Source passage>
# 2002 Facelift vs 2001



## OJ330i (Jan 25, 2002)

Which do you think is better? 
IMHO the 2002 is a much cleaner look. It flows with the front end a lot better than the pre-2002 look. Plus the clear corners look 10x's better on the 2002 too. Not as white as the 2001's so they match better.


----------



## alee (Dec 19, 2001)

You're comparing your 02 sedan to the coupe which remains unchanged for 02.


----------



## ashecnc (Dec 20, 2001)

IHMO I like mine better :thumb: but, don't we all like our own car better?


----------



## MAK (Dec 22, 2001)

:thumb: 
I too like the flow and lines of the '02. There isn't , however, to my eye, that much of a difference. Both cars look appealing to me.
Mike


----------



## OJ330i (Jan 25, 2002)

alee said:


> *You're comparing your 02 sedan to the coupe which remains unchanged for 02. *


I know its a 2002 sedan versus the 01' coupe but it the coupe has the same lights as all pre-2002 e46's had. What I wanted to point out was that a lot of people think the 02' facelift looks like sh!t but I personally like the lights and the different side markers better than the pre-2002's. The corners I especially like because the 2002's are clear as compared to the pre 02's that are white.

Data excerpt>
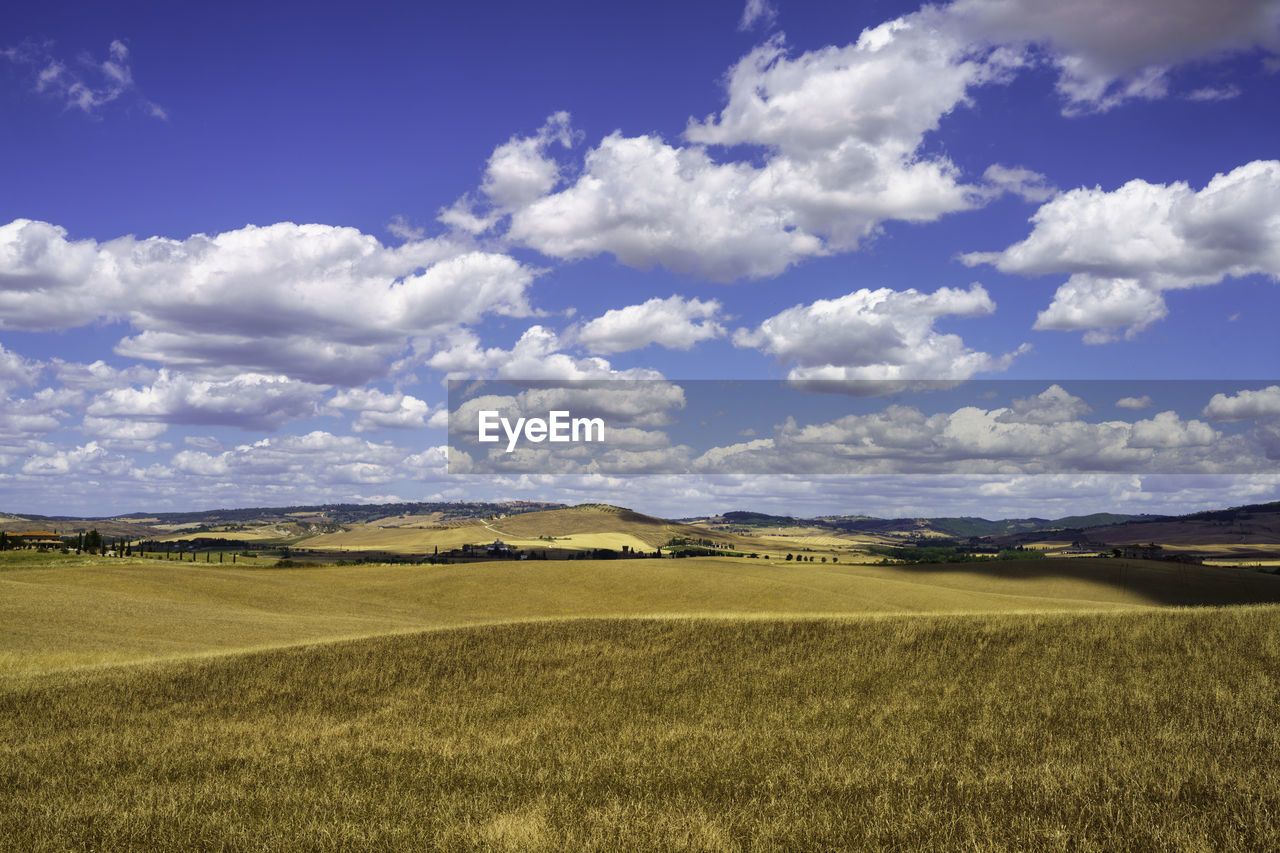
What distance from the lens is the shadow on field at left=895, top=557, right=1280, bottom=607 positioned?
71.8 m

To do>
**A)** In the facelift thread, how do the corners on the 2002 differ from those on the pre-2002 cars?
**B)** From the facelift thread, return the passage from "## alee (Dec" to "own car better?".
The lines play no part in this work.

Responses per task>
**A)** The 2002 corners are clear, while the pre-2002 corners are white.

**B)**
## alee (Dec 19, 2001)

You're comparing your 02 sedan to the coupe which remains unchanged for 02.


----------



## ashecnc (Dec 20, 2001)

IHMO I like mine better :thumb: but, don't we all like our own car better?